There are few blogtivities (which is a new word that I just made up) in the virtual world more pointless than directing attention to a blog entry by the inestimable Glenn Reynolds, of Instapundit fame. Not a bad thing to do, just unbelievably redundant, because, if Glenn has already linked to it then, ergo, everyone...no, I mean literally everyone... probably already knows about it.
Nevertheless, I have emailed this excellent little article written by Glenn for the Popular Mechanics website to several people today, so I figured I might as well post it here as well.
I am in complete agreement with the observation that, as our lives generally become more technologically advanced, and as the traditional social institutions of marriage and and responsible parenthood pitch and roll queasily on the roiling seas of cultural decline, that people have lost touch with some of the basic, important life skills.
What is more important? Being able to set up a wireless router or being able to change a tire? Knowing how to start a campfire or finding just the right avatar for your Second Life persona? Knowing how to shoot a .22 accurately or figuring out how to post video to your blog?

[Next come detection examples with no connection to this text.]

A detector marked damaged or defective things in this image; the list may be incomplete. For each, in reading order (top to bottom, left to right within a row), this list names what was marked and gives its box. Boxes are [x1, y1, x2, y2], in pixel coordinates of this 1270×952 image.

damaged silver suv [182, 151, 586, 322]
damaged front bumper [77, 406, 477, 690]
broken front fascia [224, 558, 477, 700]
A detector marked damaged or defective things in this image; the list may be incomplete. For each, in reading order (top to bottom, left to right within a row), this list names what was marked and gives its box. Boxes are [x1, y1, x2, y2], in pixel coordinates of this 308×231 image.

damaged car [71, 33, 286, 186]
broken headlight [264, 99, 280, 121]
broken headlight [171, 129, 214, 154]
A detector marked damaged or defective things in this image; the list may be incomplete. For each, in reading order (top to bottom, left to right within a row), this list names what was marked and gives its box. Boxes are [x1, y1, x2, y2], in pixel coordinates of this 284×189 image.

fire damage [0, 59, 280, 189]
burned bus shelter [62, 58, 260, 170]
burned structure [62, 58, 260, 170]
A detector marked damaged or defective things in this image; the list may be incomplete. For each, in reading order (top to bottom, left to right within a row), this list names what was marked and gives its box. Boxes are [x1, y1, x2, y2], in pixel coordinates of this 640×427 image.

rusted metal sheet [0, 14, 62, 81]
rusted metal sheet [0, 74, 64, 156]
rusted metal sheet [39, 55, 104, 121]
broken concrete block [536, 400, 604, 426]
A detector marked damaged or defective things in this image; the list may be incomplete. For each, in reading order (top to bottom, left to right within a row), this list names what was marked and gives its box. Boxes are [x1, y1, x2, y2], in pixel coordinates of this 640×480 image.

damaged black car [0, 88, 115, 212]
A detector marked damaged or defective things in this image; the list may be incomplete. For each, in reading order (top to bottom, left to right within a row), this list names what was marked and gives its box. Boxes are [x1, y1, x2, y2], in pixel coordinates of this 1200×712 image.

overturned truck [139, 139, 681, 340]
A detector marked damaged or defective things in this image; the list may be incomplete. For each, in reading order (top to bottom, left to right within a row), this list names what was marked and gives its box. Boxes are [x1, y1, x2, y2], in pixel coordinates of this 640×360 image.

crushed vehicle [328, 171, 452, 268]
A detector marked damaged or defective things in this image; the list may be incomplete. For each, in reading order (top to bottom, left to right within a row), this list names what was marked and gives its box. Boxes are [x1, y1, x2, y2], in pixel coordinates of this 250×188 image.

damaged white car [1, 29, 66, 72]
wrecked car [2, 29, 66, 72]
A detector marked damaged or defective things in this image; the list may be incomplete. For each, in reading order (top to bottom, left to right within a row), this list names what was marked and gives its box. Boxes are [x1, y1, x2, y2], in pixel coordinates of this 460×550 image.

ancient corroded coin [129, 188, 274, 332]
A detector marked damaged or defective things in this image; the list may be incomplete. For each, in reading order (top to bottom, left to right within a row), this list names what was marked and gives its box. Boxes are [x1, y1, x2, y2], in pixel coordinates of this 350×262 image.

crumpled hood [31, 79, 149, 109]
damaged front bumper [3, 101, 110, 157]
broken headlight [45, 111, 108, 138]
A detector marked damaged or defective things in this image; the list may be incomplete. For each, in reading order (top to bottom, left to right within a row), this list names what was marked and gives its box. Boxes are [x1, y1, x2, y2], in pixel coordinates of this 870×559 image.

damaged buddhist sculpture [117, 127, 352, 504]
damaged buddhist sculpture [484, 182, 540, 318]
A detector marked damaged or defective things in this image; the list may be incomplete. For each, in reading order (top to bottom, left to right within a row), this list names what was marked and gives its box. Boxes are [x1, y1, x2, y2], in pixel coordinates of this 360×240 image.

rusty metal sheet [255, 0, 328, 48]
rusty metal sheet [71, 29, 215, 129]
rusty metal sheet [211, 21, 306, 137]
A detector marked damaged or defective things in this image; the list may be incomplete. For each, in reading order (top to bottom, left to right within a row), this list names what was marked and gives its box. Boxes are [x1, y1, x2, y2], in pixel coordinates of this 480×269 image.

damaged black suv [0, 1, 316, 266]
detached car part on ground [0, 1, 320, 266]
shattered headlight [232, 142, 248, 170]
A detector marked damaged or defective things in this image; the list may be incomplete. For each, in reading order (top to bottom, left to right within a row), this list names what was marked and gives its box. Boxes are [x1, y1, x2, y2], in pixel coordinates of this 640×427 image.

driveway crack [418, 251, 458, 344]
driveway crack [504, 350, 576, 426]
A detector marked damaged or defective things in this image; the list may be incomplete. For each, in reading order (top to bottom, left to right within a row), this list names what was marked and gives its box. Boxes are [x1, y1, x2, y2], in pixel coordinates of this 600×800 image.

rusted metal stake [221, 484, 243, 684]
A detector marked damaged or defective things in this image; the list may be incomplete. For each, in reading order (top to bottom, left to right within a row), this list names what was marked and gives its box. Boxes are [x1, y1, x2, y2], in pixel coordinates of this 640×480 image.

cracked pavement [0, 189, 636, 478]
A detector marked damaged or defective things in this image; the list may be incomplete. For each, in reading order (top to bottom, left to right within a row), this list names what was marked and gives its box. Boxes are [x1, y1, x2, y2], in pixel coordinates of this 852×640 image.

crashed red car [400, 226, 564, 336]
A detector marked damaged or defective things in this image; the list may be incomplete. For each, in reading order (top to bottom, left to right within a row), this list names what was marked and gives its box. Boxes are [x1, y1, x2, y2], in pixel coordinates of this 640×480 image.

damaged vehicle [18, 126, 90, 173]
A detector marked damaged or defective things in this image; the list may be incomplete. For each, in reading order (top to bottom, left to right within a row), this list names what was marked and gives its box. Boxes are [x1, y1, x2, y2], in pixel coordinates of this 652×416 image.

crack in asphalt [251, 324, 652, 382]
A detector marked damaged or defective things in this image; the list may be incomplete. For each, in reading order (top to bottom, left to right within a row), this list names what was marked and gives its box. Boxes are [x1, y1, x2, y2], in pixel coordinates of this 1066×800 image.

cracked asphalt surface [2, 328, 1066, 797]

All of these things can be worthwhile, but we need to remember that implied in the use of the term "virtual", so often used to refer to things related to computers, video gaming, and the whole online lifestyle, is the opposing and complementary term, "actual".
My point is simply, again, that we need to make technology work for us, not against us. It needs to integrate into our lives in a useful, creative, and empowering manner. It needs to serve us and make our lives better, and not suck the energy, time, and motivation out of us.